Como os vazamentos impactam o hype dos games
Por bem ou por mal, os vazamentos são um dos pilares das notícias sobre videogames
Os famosos (ou infames) vazamentos são uma parte praticamente indissociável da cobertura de notícias do mundo do entretenimento, o que certamente inclui os games.
Com um trabalho tão dedicado das produtoras em gerar um hype constante pelos seus próximos lançamentos, muitos dos jogadores ficam ávidos por quaisquer novidades e várias vezes elas começam a aparecer de fontes não oficiais. Mas não são apenas as últimas novidades de jogos não lançados. Vazamentos às vezes trazem informações aprofundadas do processo de desenvolvimento ou do modo de trabalho de uma empresa que normalmente nunca saberíamos.
O artigo da vez, então, vai buscar se aprofundar neste tema. Vamos comentar alguns dos vazamentos históricos dos videogames, tentar entender porque eles acontecem e refletir.
Definindo vazamentos
Gosto de começar meus artigos pela definição do tema que será abordado, mesmo nos casos óbvios como este dos vazamentos. Imagino que a maioria dos leitores já sabe do que o termo trata, mas não é inútil ficarmos todos na mesma página sobre o assunto.
Para este artigo, me refiro como “vazamento” a toda informação que circula nas notícias de maneira não oficial. Ou seja, é quando alguém com acesso privilegiado divulga informações sobre um jogo ou empresa sem o aval da companhia, geralmente feito de maneira anônima.
É interessante ressaltar que “não autorizado” pela produtora não quer dizer, necessariamente, prejudicial ou pejorativo para a empresa. É claro que toda companhia de games adoraria controlar toda e qualquer informação que é falada sobre seus jogos, mas o que vaza pode ser bem recebido ou não pelo público. Cada caso é um caso.
Essa percepção do público sobre as informações não oficiais é justamente onde mora a discussão sobre vazamentos. Os jogadores podem ficar felizes com a confirmação de um lutador que queriam muito no próximo Street Fighter, podem ficar revoltados com o destino de seu personagem preferido na continuação de The Last of Us ou, no geral, podem ainda ficar descontentes com informações que vazam por considerarem spoilers.

━━━━━━━━━━━━━━━━━━━━

*Tarefa 1*
Resuma em duas frases o texto sobre vazamentos nos games.
*Tarefa 2*
Troque "personagem preferido" por "personagem favorito" no trecho do texto sobre vazamentos nos games que começa nas palavras "Essa percepção do" e termina depois de "por considerarem spoilers.", e escreva o trecho de novo com essa troca.
As entradas vêm de outra fonte.

Imagens com legendas curtas
━━━━━━━━━━━━━━━━━━━━

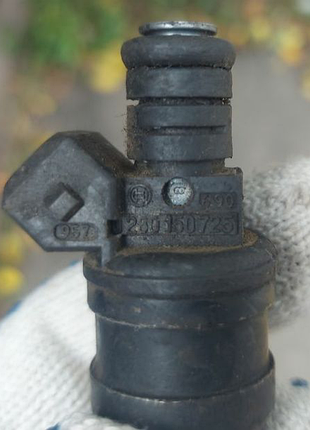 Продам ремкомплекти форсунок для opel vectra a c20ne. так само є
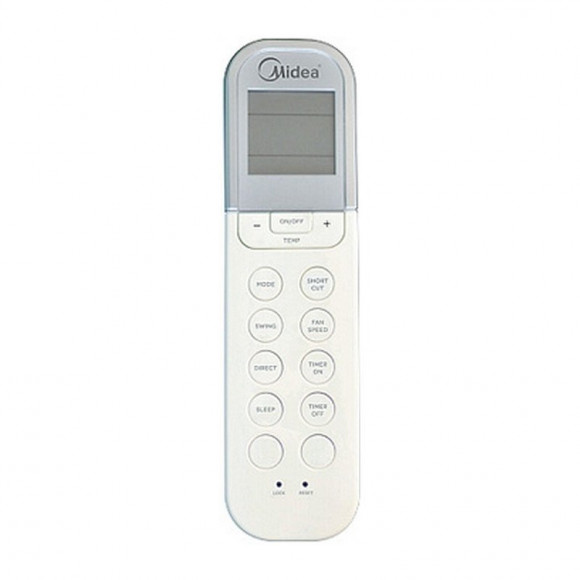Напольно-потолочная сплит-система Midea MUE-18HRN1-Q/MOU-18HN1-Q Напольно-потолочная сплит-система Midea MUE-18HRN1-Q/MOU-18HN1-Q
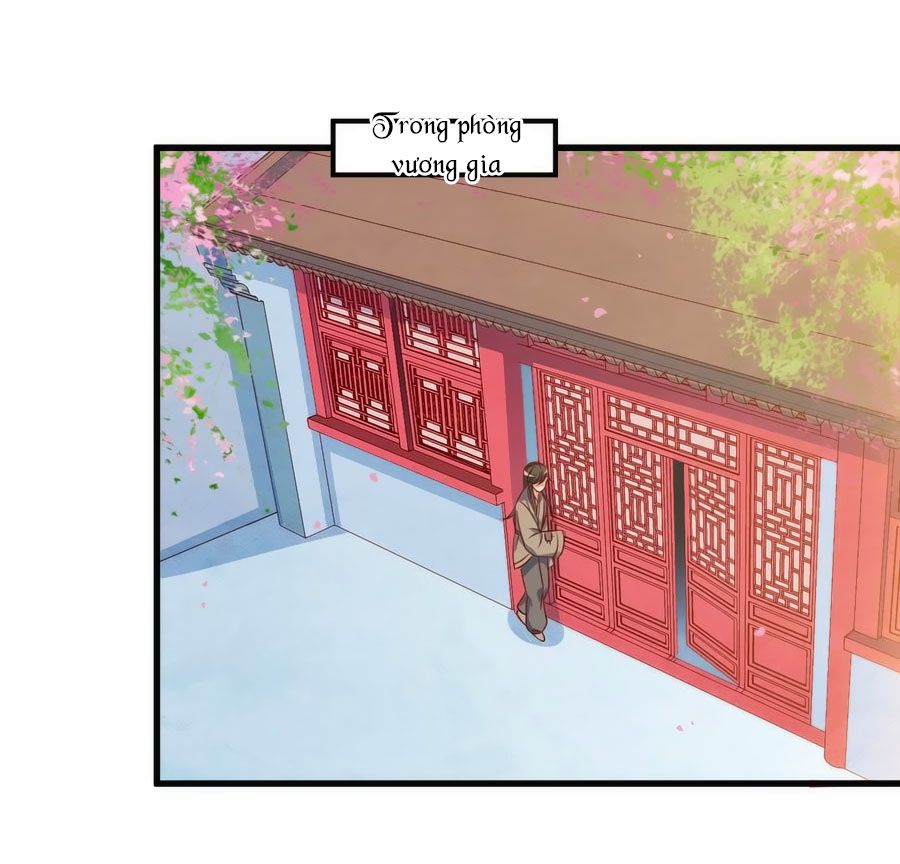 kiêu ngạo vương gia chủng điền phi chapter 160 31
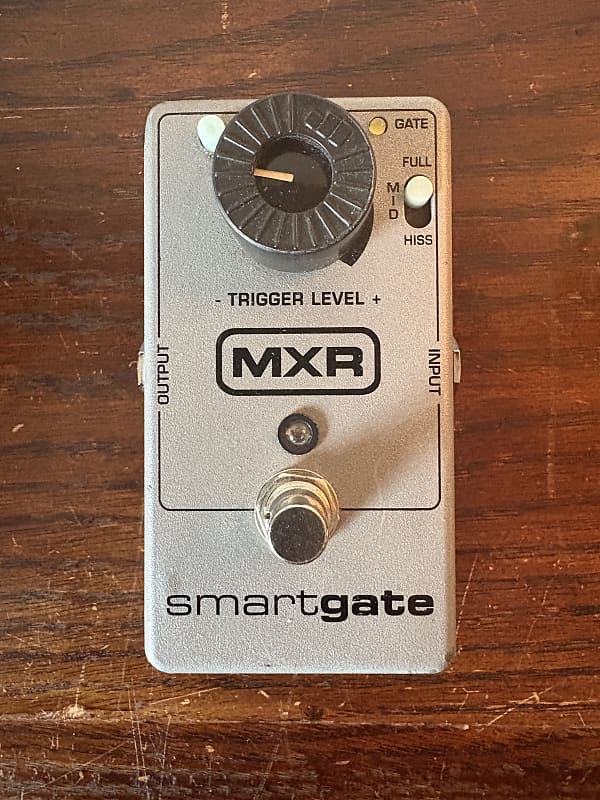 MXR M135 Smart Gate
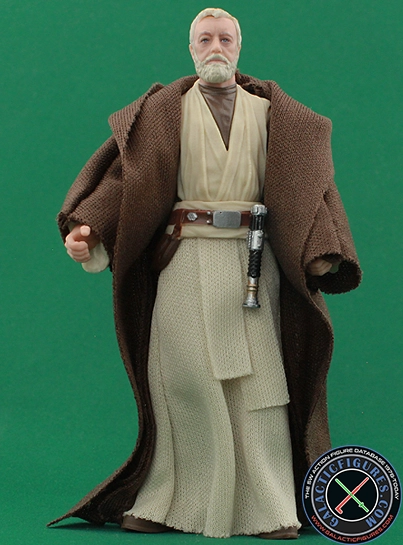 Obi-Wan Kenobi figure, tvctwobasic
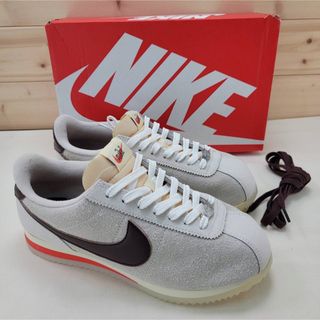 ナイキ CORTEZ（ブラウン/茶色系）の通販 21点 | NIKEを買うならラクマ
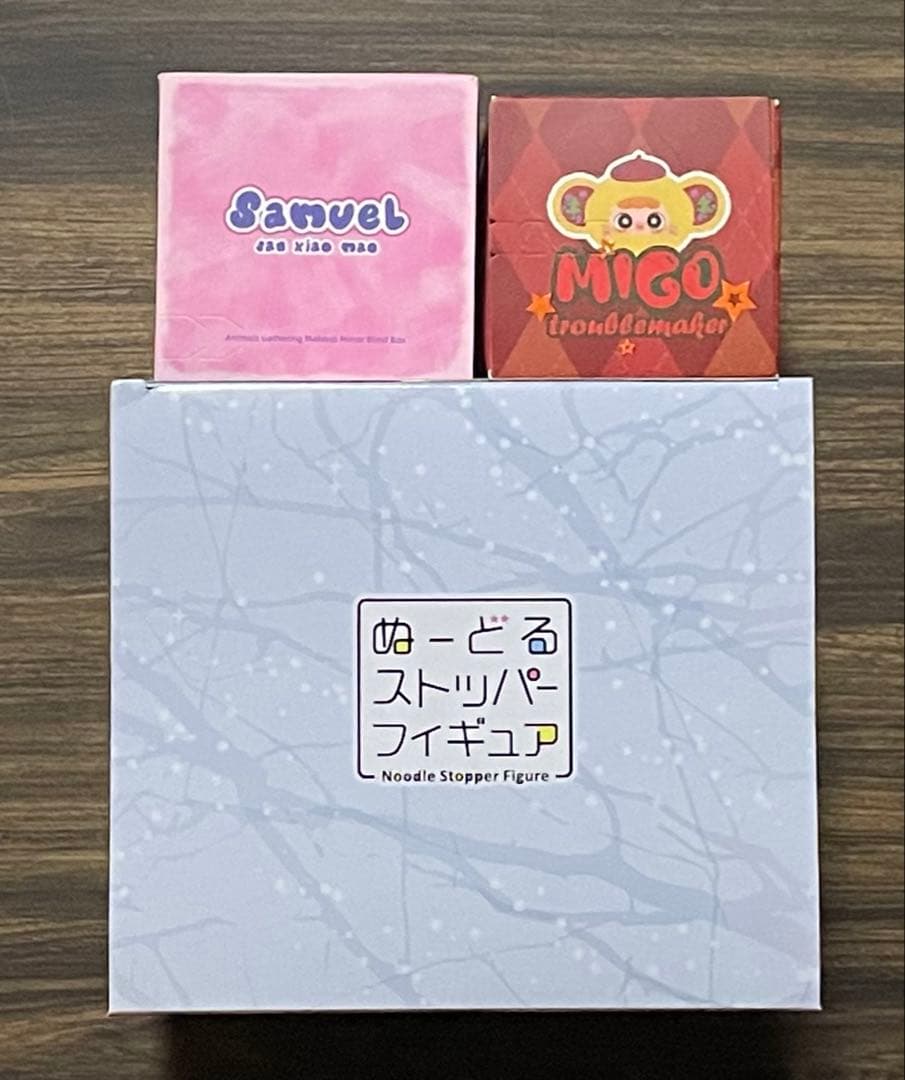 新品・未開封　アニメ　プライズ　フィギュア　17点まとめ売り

━━━━━━━━━━━━━━━━━━━━

*Resposta escrita 1*
Os vazamentos, informações divulgadas sem o aval da empresa por alguém com acesso privilegiado e geralmente de forma anônima, são parte quase indissociável da cobertura de notícias sobre games. Eles não são necessariamente prejudiciais às empresas, e a discussão gira em torno da percepção do público, que pode ficar feliz, revoltado ou descontente com essas informações por considerá-las spoilers.

*Resposta escrita 2*
Essa percepção do público sobre as informações não oficiais é justamente onde mora a discussão sobre vazamentos. Os jogadores podem ficar felizes com a confirmação de um lutador que queriam muito no próximo Street Fighter, podem ficar revoltados com o destino de seu personagem favorito na continuação de The Last of Us ou, no geral, podem ainda ficar descontentes com informações que vazam por considerarem spoilers.